The Ulysses Club is a club for motorcyclists over age 40 in Australia. A sibling organisation of the same name exists in New Zealand.

==History==
The Ulysses Club was formed for motorcyclists aged 40 years and older at the instigation of Stephen Dearnley in Sydney, Australia in December 1983 in reply to a letter in the now defunct Bike Australia magazine, the editor being Peter "The Bear" Thoeming. The name Ulysses Club was the idea of Rob Hall, while the club's motto of "Grow Old Disgracefully" was devised by his then-girlfriend Pat Lynch. Peter "The Bear" Thoeming sketched the "old man" logo that is still used by the club in its original hand-sketched form. The inaugural meeting of the club was held in Sydney on 6 December 1983 when the five people present approved a draft constitution and the Ulysses Club was duly formed. From this meeting a draft constitution was adopted, and the three basic principles or purposes of the club were formulated. These principles are:

1. To provide ways in which older motorcyclists can get together for companionship and mutual support;
2. To show by example that motor cycling can be an enjoyable and practical activity for riders of all ages;
3. To draw the attention of public and private institutions to the needs and views of older riders.

These original purposes are entrenched in the club's constitutions and have remained unchanged.
At that initial meeting the five founding members became an interim management committee, until two months later, on 7 February 1984, 11 of the club's total membership of 25 members attended the club's first annual general meeting, formally electing the very first National Committee and adopting the club's constitution.

The name comes from Ulysses by Alfred, Lord Tennyson. It tells how the great Greek hero Ulysses, now middle-aged and securely in charge of his kingdom of Ithaca, is getting bored with things around him and longs to go adventuring again with his shipmates of old. It describes very well indeed the sort of person who still has enough spark to go on riding into middle and later years.

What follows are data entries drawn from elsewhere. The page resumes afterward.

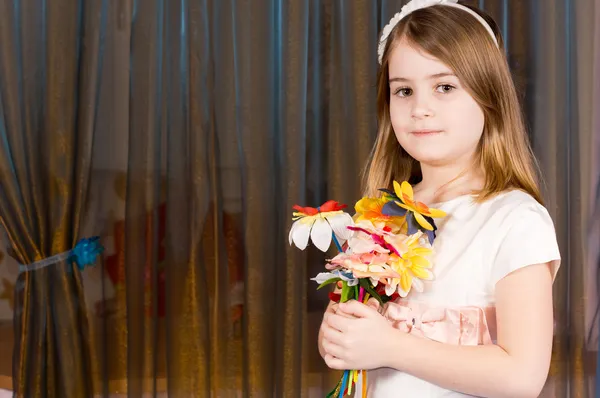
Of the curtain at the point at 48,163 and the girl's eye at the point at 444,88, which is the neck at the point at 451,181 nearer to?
the girl's eye at the point at 444,88

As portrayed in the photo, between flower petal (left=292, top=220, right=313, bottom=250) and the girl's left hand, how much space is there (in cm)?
13

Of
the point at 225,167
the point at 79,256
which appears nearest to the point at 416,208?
the point at 225,167

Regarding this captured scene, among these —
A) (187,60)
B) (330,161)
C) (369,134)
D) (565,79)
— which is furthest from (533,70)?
(187,60)

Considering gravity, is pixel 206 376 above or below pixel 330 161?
below

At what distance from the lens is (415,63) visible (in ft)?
4.25

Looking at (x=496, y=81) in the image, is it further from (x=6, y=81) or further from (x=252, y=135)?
(x=6, y=81)

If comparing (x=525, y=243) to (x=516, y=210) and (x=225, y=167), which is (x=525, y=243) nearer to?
(x=516, y=210)

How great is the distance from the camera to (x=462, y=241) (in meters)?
1.28

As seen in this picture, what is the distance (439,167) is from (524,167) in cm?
16

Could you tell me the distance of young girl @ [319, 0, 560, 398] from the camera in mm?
1173

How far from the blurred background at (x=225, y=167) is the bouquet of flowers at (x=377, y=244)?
4.55 ft

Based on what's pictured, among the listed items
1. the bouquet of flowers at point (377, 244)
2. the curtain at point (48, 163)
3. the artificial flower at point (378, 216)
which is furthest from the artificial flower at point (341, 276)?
the curtain at point (48, 163)

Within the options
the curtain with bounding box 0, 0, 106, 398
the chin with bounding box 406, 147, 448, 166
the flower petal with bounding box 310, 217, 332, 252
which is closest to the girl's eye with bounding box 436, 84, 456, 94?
the chin with bounding box 406, 147, 448, 166

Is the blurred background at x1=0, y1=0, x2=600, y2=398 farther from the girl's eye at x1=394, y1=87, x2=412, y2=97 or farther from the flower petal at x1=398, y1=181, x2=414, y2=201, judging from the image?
the flower petal at x1=398, y1=181, x2=414, y2=201
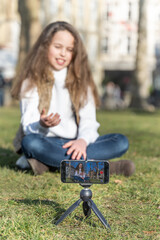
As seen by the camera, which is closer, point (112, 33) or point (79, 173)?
point (79, 173)

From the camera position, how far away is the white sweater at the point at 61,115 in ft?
11.8

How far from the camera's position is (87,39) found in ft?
119

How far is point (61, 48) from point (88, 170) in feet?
5.93

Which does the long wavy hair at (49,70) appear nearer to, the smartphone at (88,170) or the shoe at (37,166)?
the shoe at (37,166)

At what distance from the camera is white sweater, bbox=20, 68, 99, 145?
3.61 metres

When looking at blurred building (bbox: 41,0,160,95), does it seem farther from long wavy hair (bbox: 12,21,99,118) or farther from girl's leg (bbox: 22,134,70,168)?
girl's leg (bbox: 22,134,70,168)

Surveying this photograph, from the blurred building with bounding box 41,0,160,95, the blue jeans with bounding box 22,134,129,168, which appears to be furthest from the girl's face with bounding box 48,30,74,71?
the blurred building with bounding box 41,0,160,95

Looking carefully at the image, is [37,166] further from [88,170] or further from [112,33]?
[112,33]

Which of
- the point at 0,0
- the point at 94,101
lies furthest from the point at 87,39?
the point at 94,101

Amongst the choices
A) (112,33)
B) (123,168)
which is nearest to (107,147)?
(123,168)

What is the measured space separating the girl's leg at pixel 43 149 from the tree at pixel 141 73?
1227 cm

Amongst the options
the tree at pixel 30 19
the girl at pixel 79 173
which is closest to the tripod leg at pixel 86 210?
the girl at pixel 79 173

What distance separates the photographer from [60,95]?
3.80 metres

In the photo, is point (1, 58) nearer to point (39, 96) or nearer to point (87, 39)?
point (87, 39)
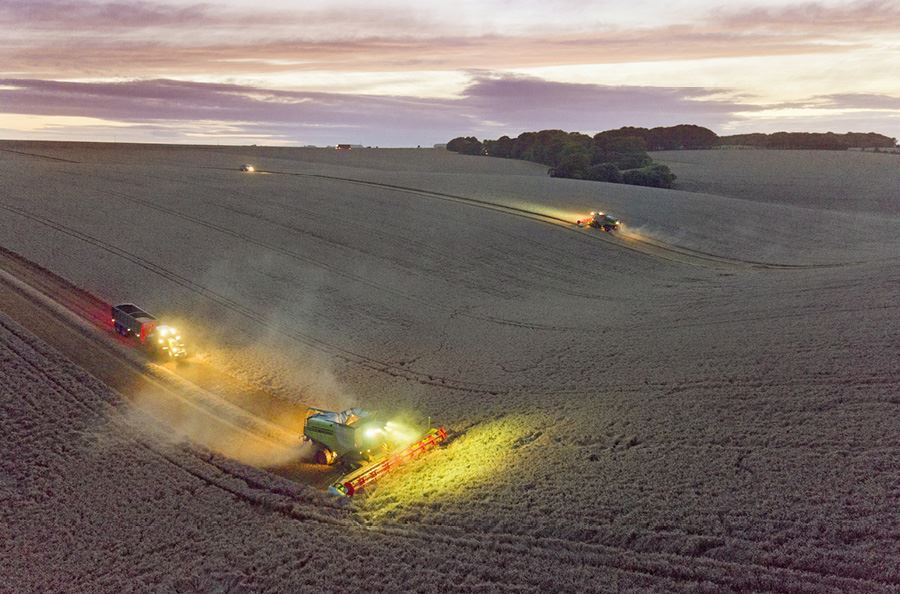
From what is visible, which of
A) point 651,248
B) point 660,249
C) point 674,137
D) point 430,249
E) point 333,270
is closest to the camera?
point 333,270

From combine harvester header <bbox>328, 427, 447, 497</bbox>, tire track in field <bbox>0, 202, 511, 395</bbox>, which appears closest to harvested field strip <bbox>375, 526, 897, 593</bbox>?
combine harvester header <bbox>328, 427, 447, 497</bbox>

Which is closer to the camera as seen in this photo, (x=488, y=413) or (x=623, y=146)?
(x=488, y=413)

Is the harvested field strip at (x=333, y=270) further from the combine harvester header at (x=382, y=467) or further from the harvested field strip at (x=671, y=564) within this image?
the harvested field strip at (x=671, y=564)

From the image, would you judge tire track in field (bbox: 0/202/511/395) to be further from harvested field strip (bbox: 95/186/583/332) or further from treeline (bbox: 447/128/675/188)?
treeline (bbox: 447/128/675/188)

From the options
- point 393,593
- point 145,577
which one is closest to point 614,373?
point 393,593

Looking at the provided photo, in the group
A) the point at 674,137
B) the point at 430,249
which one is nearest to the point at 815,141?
the point at 674,137

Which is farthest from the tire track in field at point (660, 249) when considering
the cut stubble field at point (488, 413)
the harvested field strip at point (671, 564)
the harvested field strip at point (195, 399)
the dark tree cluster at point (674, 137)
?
the dark tree cluster at point (674, 137)

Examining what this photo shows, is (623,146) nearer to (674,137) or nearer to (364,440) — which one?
(674,137)
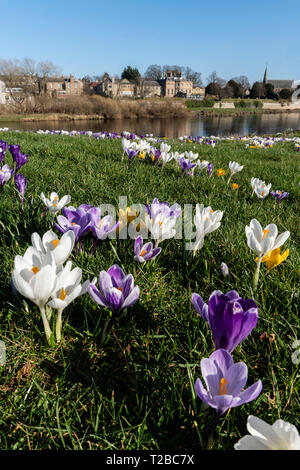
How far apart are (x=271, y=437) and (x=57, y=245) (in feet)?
2.90

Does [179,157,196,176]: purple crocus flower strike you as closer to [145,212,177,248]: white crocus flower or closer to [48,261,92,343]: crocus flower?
[145,212,177,248]: white crocus flower

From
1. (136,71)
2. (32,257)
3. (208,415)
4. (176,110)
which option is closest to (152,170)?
(32,257)

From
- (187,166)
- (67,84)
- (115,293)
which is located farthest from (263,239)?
(67,84)

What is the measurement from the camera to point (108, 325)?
43.3 inches

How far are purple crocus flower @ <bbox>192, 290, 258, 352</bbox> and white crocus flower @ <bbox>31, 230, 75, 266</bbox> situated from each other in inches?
22.8

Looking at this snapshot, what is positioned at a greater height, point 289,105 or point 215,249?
point 289,105

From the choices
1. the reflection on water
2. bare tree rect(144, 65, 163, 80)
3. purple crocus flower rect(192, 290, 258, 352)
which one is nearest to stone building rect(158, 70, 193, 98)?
bare tree rect(144, 65, 163, 80)

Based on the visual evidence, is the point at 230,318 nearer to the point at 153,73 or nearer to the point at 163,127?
the point at 163,127

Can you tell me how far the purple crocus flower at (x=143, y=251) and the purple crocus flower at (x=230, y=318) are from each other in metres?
0.53

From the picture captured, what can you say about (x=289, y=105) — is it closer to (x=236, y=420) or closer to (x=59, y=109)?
(x=59, y=109)

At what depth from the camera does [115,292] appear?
3.24ft

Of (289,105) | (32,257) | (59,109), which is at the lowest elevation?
(32,257)

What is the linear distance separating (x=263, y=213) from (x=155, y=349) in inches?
77.8

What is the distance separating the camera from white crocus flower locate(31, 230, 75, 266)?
1.10m
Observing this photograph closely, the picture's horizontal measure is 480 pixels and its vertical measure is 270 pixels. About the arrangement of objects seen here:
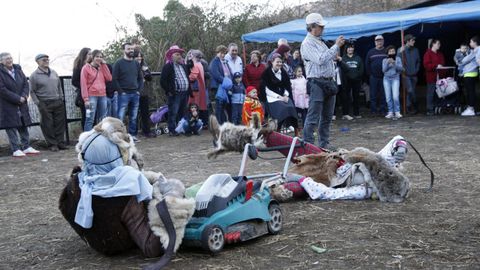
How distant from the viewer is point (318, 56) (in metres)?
7.98

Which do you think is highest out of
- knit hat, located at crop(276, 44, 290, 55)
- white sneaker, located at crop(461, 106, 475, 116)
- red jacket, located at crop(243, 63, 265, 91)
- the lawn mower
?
knit hat, located at crop(276, 44, 290, 55)

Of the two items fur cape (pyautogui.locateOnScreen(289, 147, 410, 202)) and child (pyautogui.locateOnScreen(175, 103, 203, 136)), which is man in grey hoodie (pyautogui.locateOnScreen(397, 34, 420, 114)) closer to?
child (pyautogui.locateOnScreen(175, 103, 203, 136))

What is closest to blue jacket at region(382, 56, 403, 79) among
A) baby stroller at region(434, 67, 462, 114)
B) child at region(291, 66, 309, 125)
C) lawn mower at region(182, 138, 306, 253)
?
baby stroller at region(434, 67, 462, 114)

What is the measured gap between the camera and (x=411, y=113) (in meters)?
16.0

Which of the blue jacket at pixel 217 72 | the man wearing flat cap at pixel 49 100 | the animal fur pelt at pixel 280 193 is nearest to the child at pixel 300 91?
the blue jacket at pixel 217 72

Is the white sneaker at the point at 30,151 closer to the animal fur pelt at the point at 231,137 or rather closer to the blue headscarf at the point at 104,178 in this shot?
the animal fur pelt at the point at 231,137

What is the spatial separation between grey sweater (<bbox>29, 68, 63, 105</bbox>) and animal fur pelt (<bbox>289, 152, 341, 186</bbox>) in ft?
22.5

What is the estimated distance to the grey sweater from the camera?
11.5 m

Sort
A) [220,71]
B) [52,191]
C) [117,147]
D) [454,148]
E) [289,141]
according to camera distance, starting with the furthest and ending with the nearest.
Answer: [220,71] → [454,148] → [52,191] → [289,141] → [117,147]

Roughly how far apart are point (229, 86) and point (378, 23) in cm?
408

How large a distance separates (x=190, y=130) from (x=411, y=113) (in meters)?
6.02

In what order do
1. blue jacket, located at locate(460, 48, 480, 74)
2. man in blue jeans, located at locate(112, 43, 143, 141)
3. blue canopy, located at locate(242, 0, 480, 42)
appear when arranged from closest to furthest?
1. man in blue jeans, located at locate(112, 43, 143, 141)
2. blue canopy, located at locate(242, 0, 480, 42)
3. blue jacket, located at locate(460, 48, 480, 74)

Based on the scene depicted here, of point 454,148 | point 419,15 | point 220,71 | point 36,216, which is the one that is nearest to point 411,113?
point 419,15

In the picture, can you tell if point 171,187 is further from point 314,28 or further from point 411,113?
point 411,113
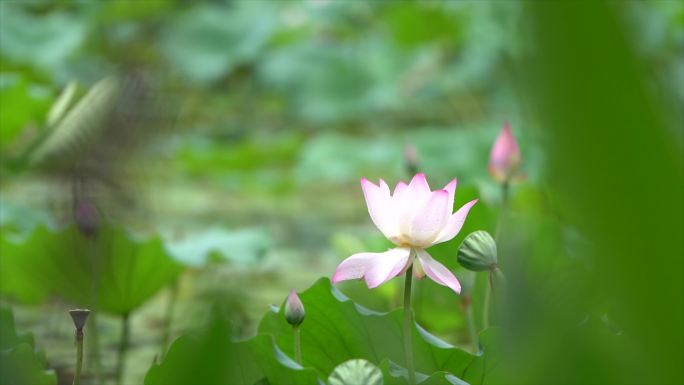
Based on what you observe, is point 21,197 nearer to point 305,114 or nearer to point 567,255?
point 305,114

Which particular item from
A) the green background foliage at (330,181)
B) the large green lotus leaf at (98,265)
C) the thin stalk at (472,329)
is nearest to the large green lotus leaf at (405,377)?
the green background foliage at (330,181)

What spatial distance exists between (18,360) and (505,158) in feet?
1.44

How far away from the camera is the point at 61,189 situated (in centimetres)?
224

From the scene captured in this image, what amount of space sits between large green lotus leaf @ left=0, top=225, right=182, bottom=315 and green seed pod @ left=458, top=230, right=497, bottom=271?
1.55 ft

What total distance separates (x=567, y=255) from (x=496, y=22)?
2338mm

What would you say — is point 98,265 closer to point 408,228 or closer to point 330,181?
point 408,228

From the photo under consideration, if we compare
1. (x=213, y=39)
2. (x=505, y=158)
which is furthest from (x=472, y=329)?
(x=213, y=39)

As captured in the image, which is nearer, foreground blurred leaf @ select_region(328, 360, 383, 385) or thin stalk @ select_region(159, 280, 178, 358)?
foreground blurred leaf @ select_region(328, 360, 383, 385)

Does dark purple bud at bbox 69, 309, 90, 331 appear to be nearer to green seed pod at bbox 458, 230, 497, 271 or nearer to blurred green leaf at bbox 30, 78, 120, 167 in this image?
green seed pod at bbox 458, 230, 497, 271

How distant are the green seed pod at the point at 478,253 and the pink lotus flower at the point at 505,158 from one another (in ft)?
1.01

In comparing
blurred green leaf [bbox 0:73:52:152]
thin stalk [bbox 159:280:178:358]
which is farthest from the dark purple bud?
blurred green leaf [bbox 0:73:52:152]

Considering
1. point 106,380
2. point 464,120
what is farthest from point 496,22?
point 106,380

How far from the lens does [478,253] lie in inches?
19.8

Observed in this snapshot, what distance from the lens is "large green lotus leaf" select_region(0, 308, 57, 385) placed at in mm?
465
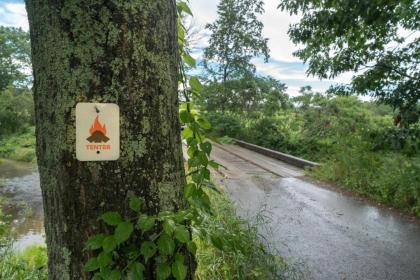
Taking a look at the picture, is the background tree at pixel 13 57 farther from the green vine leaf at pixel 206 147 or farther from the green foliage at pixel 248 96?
the green vine leaf at pixel 206 147

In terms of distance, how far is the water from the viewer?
7.84 metres

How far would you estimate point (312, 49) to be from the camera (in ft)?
23.1

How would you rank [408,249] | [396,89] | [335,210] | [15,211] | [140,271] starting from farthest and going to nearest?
1. [15,211]
2. [335,210]
3. [396,89]
4. [408,249]
5. [140,271]

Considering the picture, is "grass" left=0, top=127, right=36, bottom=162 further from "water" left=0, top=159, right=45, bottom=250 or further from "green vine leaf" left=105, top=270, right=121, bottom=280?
"green vine leaf" left=105, top=270, right=121, bottom=280

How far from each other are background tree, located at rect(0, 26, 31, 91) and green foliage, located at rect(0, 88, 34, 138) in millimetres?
3856

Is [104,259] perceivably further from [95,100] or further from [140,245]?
[95,100]

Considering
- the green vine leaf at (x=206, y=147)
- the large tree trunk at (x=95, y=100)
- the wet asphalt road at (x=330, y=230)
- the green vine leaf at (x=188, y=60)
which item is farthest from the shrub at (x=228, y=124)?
the large tree trunk at (x=95, y=100)

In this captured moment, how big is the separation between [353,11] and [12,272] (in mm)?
5193

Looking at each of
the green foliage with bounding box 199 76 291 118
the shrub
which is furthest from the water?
the shrub

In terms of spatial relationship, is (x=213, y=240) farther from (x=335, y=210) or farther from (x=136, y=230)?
(x=335, y=210)

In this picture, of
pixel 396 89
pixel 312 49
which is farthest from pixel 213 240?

It is the largest organisation of its kind with over 138 branches in Australia and it now has branches in Germany, Vietnam (2008), South Africa (1997), Norway, Zimbabwe, the Netherlands, Switzerland, France, Great Britain and Cuba, with external members of the Australian club in Italy, Papua New Guinea, Singapore, Fiji, China, Austria, Thailand and the United States.

Membership of the club is open to any person, subject to National Committee approval, who has attained the age of 40 years and who holds a current motorcycle licence.
Additionally, the spouse or regular companion of a member, who has attained the age of 40 years, may also be admitted as a member on application.

Membership now stands around 16,000.

==New Zealand==
A number of New Zealanders joined the Ulysses Club in the 1980s, creating an informal "New Zealand branch" with about 100 members, but the cost of administering members across the Tasman and sending them the newsletter cost the club more than the membership fees, so in 1988 the Secretary Pete Reynolds visited members in Hawkes Bay and Invercargill and encouraged them to form a New Zealand organisation. By the end of 1988, the New Zealand Ulysses Club had a membership of 360.

By early 2013, the club had 3000 current members in 29 branches.

== Annual general meeting ==

The club's annual general meeting (AGM) is held each year between 1 January and 30 June. The purpose of the AGM is to affirm minutes of the previous meeting, receive reports, consider the financial statements for the year ending 31 December previous and to elect office bearers.

== Ulysses Club National Rally ==

Each year the Ulysses Club National Rally is held in a different location throughout Australia. The locations of the Ulysses Club National Rally are chosen by the National Committee and ratified by the Extended NatCom meeting, usually three years prior to the event being held. The Ulysses Club National Rally event has formal fixtures running for four days of the event, namely the Road Safety Forum on the Thursday, the Extended NatCom meeting held on the Friday, the Grand Parade and Opening / Civic Ceremony on the Saturday morning and the AGM itself on the Saturday afternoon. These are followed by the Saturday night dinner and the Sunday morning church service, and finally the closing ceremony after the church service.
Additional to these fixtures, trade displays, bike test rides, organised rides, and social gatherings have been included in past events by the host committee, starting as early as the Monday preceding the actual meeting weekend, for the benefit and entertainment of visiting members.

In 2009 the Annual General Meeting was held in Penrith, New South Wales and attracted some 3,500 members to the city. Albany, Western Australia was the scene of the 2010 Annual General Meeting and club members camped at Centennial Oval for the week of the event. Approximately 3200 members attended the event.

The 2011 annual general meeting was held in Newcastle, New South Wales with about 3,000 members participating in the parade through town prior to the meeting commencing. In 2012 Mildura was selected as the venue for the event with approximately 4,000 members attending and contributing between AUD5 to 10 million to the local economy.